From the Los Angeles Times
MTA fee hikes still leave rail plans unsure
Even after winning the biggest fare increase in more than a decade, the Metropolitan Transportation Authority still finds itself in a cash crunch that keeps several projects in limbo.
By Jeffrey L. Rabin and Rong-Gong Lin II
Times Staff Writers
May 26, 2007
Even after winning the biggest fare increase in more than a decade, the Metropolitan Transportation Authority still finds itself in a cash crunch that leaves several rail projects in limbo.
If it survives an expected legal challenge, the boost in fares will help stabilize the transit agency's deficit-ridden finances. But the increase is significantly less than what MTA staffers originally sought to close a projected $1.8-billion deficit over the next decade.
That leaves the MTA with a fundamental challenge that has faced the agency since its birth 14 years ago: how to operate a vast bus system while simultaneously building or expanding light-rail and subway lines.
The MTA has dramatically increased its mass-transit network this decade, finishing the Red Line subway to North Hollywood and opening the Gold Line from downtown L.A. to Pasadena and the Orange Line, a busway across the San Fernando Valley. The agency is in the midst of building two more rail lines at a combined cost of $1.5 billion: a downtown-to-Culver City route known as the Expo Line and an extension of the Gold Line from downtown to East L.A.

□ □ □ □ □ □ □

→ What to produce:
Name every transit line that the article on MTA fare increases mentions by name.

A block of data
□ □ □ □ □ □ □

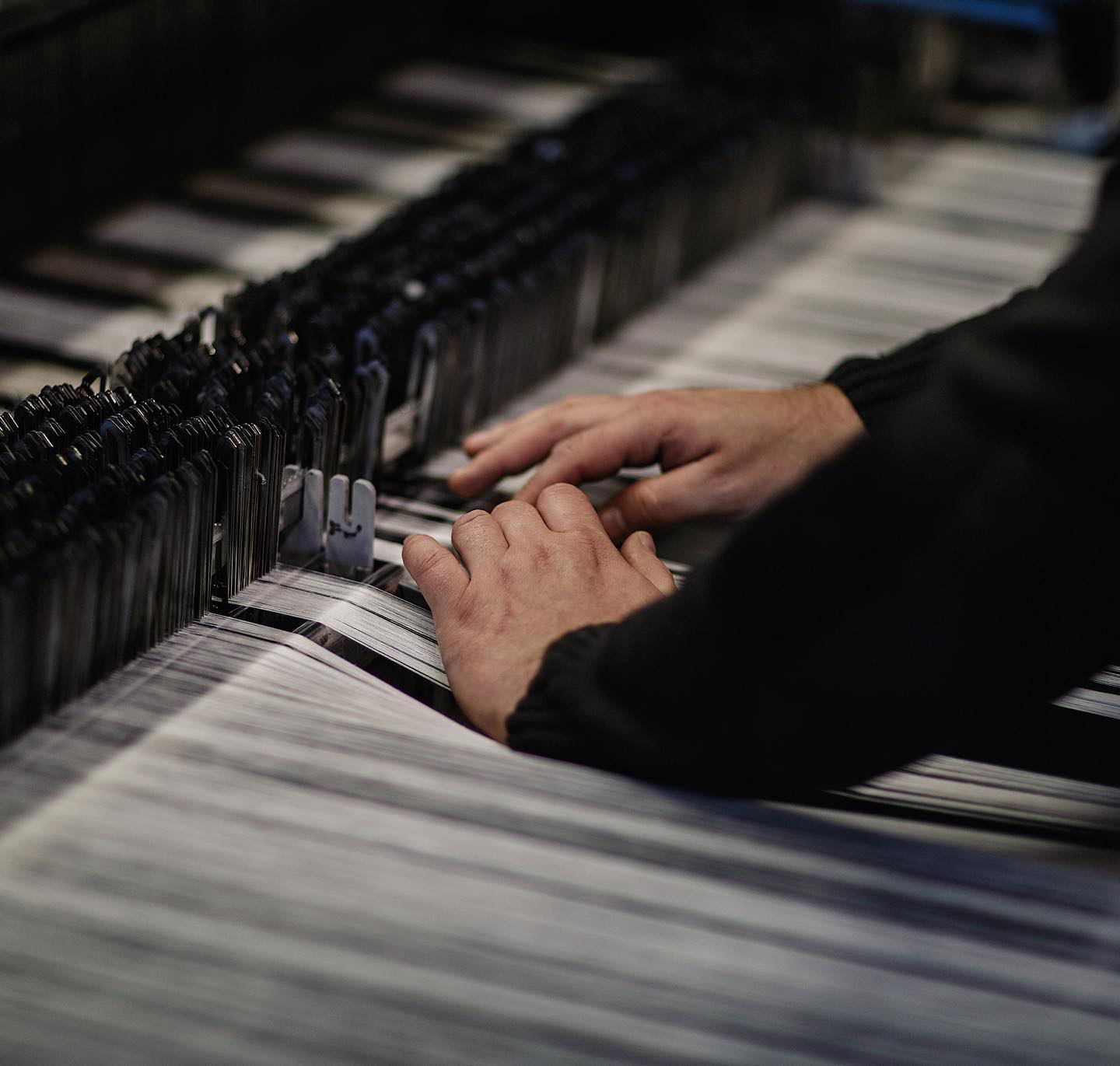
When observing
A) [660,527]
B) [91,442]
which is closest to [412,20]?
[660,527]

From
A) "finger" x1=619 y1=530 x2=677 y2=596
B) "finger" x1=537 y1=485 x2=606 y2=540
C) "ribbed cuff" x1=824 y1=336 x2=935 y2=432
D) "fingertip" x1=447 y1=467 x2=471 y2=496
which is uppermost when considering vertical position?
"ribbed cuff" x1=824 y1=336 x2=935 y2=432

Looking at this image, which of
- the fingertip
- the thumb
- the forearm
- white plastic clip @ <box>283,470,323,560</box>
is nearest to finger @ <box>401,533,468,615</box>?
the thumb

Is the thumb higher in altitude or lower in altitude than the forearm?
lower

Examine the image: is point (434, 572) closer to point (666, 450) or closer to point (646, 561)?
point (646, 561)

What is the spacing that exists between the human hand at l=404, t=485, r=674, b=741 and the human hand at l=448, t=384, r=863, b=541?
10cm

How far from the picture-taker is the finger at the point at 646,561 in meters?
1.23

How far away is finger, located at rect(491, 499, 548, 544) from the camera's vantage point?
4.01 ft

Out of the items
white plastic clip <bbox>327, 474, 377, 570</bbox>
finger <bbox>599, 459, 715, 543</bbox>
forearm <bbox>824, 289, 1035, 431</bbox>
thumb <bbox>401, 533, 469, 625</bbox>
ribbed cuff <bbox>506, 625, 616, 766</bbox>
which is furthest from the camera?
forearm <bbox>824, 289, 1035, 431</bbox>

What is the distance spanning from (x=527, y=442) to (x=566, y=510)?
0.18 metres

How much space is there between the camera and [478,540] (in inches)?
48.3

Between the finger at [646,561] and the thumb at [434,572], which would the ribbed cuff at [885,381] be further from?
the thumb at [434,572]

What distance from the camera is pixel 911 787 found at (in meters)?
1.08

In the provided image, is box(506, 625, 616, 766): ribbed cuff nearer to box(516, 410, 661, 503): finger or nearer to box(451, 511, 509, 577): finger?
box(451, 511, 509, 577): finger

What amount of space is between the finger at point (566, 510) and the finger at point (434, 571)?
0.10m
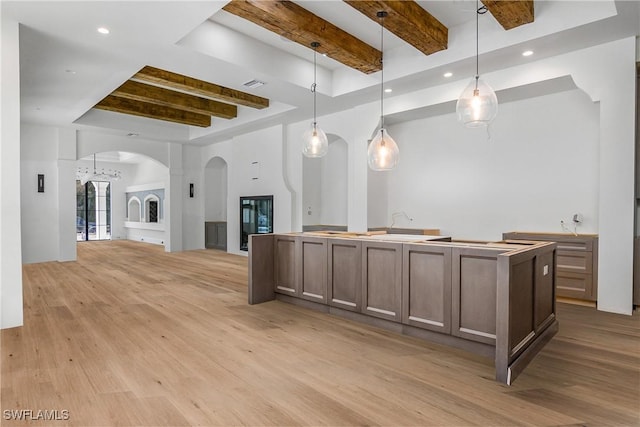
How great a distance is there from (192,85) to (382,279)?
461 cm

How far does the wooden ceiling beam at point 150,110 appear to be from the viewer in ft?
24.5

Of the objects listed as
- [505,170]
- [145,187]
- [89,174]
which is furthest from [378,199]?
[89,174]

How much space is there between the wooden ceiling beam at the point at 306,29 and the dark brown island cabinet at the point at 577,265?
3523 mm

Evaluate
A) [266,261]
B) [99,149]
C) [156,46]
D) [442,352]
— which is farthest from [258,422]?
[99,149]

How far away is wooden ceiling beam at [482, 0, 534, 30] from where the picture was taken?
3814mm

□ □ □ □ □ □ □

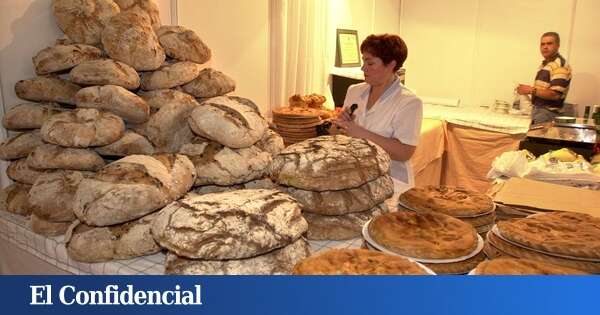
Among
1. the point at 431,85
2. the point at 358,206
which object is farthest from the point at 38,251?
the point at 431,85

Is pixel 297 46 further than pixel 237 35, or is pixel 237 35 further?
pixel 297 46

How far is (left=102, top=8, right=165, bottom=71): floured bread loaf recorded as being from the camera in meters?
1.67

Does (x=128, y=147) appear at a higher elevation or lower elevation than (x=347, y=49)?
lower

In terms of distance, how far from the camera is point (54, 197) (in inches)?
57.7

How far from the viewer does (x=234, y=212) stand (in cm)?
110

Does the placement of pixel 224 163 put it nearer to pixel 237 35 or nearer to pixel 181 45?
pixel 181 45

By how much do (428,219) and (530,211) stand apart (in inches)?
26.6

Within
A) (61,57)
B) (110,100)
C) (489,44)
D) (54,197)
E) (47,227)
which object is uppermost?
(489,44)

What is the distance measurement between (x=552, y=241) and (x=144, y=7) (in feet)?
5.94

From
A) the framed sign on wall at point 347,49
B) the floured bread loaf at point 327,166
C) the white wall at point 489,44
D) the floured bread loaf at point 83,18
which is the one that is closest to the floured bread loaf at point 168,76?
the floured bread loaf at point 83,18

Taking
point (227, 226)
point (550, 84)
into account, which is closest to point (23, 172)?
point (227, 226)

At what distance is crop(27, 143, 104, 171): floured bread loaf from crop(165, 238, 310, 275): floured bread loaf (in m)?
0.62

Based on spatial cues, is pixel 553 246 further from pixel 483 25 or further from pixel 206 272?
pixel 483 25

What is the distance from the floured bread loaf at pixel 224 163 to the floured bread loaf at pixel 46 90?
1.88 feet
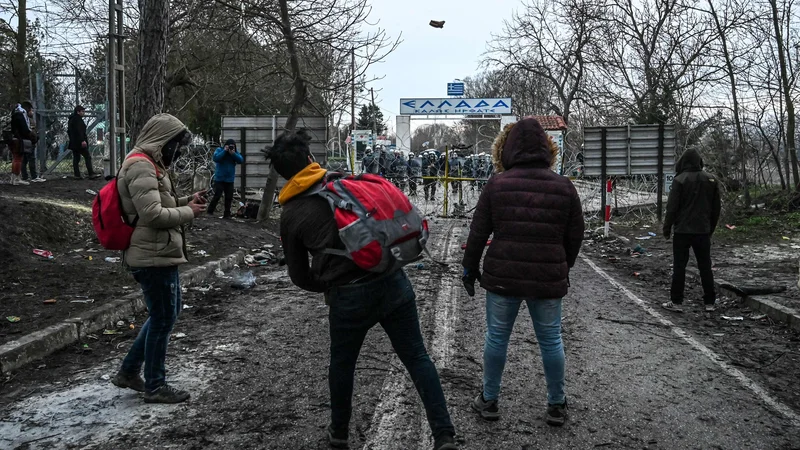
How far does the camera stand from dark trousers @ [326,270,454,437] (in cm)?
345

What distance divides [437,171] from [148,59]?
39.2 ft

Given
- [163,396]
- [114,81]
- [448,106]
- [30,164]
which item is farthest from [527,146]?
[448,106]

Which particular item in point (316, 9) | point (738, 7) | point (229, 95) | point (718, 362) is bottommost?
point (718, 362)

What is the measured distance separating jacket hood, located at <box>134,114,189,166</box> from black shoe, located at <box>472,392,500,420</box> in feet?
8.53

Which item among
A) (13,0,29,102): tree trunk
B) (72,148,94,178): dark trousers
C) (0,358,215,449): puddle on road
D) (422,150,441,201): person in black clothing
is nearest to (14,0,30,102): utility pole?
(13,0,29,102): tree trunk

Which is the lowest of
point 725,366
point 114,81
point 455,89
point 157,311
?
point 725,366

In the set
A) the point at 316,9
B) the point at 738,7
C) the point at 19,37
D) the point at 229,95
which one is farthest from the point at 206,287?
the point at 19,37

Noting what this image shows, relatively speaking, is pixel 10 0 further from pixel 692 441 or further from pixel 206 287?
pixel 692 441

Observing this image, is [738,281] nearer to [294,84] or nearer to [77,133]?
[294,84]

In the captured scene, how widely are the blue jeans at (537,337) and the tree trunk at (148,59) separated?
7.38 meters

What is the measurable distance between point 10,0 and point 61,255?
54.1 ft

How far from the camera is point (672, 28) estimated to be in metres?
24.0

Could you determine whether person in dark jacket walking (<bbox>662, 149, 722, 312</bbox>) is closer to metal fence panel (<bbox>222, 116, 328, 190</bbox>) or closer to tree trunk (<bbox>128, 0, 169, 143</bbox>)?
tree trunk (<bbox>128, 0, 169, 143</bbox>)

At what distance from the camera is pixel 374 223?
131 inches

□ □ □ □ □ □ □

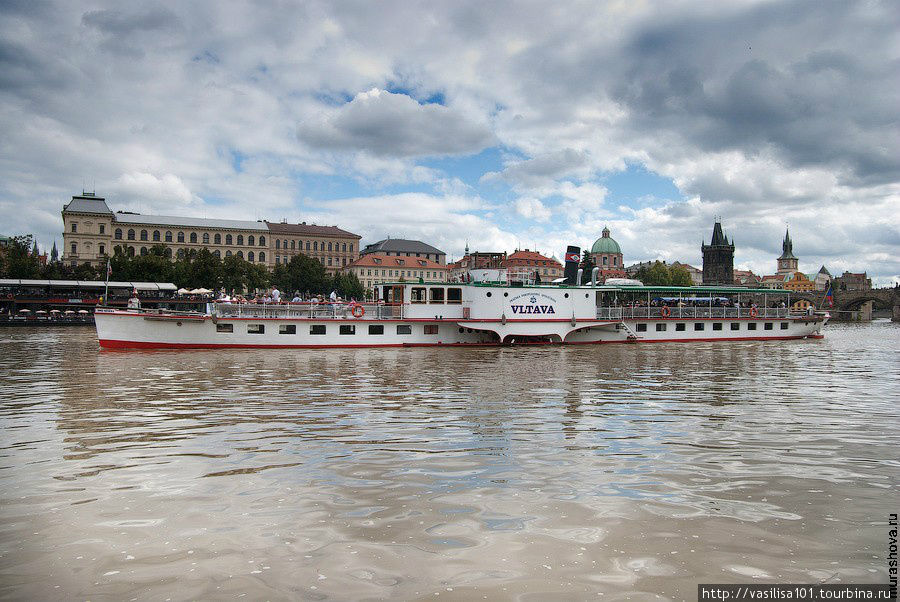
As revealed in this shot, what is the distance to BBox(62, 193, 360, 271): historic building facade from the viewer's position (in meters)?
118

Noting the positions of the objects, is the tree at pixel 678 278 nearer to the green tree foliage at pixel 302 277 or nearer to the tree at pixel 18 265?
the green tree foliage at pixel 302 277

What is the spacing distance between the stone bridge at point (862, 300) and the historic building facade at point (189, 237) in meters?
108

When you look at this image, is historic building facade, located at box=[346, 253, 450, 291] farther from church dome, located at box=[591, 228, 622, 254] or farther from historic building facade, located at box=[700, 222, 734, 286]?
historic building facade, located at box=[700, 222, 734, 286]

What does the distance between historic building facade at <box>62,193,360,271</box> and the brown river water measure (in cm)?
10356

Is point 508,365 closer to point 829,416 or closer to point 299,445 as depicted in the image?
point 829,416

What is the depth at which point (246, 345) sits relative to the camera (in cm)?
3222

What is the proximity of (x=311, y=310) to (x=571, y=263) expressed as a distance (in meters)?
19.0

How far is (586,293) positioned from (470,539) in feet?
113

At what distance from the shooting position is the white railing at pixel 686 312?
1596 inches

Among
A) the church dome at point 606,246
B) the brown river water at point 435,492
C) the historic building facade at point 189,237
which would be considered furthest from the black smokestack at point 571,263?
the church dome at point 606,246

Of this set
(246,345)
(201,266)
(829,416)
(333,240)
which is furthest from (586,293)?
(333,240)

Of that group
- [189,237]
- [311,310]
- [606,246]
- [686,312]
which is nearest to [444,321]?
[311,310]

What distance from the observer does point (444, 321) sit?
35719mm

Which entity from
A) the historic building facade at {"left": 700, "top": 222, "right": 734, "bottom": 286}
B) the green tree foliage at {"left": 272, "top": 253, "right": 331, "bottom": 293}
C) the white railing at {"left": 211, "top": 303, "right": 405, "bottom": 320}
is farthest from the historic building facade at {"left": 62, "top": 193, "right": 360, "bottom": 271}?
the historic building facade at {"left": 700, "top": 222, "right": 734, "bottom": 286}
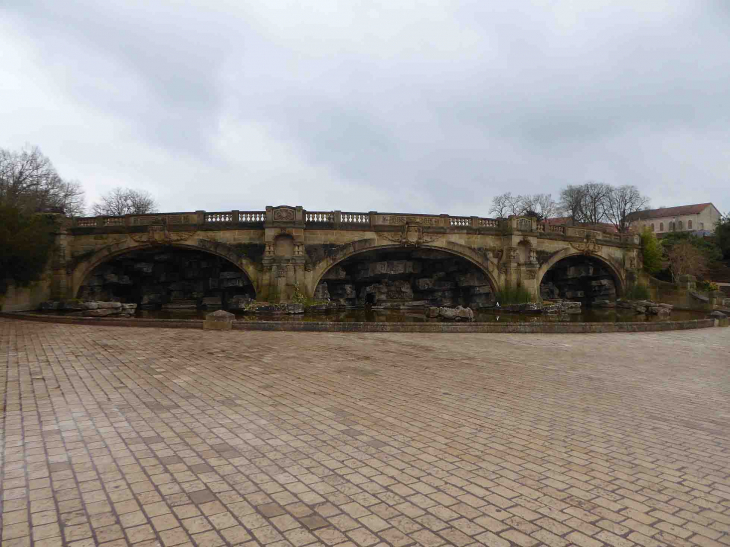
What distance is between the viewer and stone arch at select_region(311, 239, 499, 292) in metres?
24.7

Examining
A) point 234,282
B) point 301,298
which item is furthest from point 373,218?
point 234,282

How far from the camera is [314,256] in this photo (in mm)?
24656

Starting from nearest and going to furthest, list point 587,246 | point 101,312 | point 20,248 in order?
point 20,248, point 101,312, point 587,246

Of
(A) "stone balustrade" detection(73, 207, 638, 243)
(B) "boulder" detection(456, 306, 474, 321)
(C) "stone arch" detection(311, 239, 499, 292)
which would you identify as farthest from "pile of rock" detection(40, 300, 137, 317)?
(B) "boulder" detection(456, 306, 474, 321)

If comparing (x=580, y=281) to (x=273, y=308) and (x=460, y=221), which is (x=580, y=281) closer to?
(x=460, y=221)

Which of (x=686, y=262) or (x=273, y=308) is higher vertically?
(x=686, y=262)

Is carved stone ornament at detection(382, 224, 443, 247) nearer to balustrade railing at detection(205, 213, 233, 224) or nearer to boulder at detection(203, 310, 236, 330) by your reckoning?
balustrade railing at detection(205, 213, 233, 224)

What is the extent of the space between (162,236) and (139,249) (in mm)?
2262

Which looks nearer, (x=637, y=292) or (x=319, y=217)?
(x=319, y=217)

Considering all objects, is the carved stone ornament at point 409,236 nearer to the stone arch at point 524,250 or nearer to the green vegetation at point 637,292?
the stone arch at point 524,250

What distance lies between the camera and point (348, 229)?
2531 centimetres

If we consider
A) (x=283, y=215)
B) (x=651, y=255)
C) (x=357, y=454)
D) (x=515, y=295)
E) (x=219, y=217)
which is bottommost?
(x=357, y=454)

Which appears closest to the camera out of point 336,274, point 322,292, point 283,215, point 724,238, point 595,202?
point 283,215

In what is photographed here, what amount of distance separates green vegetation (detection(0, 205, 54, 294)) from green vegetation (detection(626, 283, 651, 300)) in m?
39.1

□ □ □ □ □ □ □

→ Task answer:
Red Line, Gold Line, Orange Line, Expo Line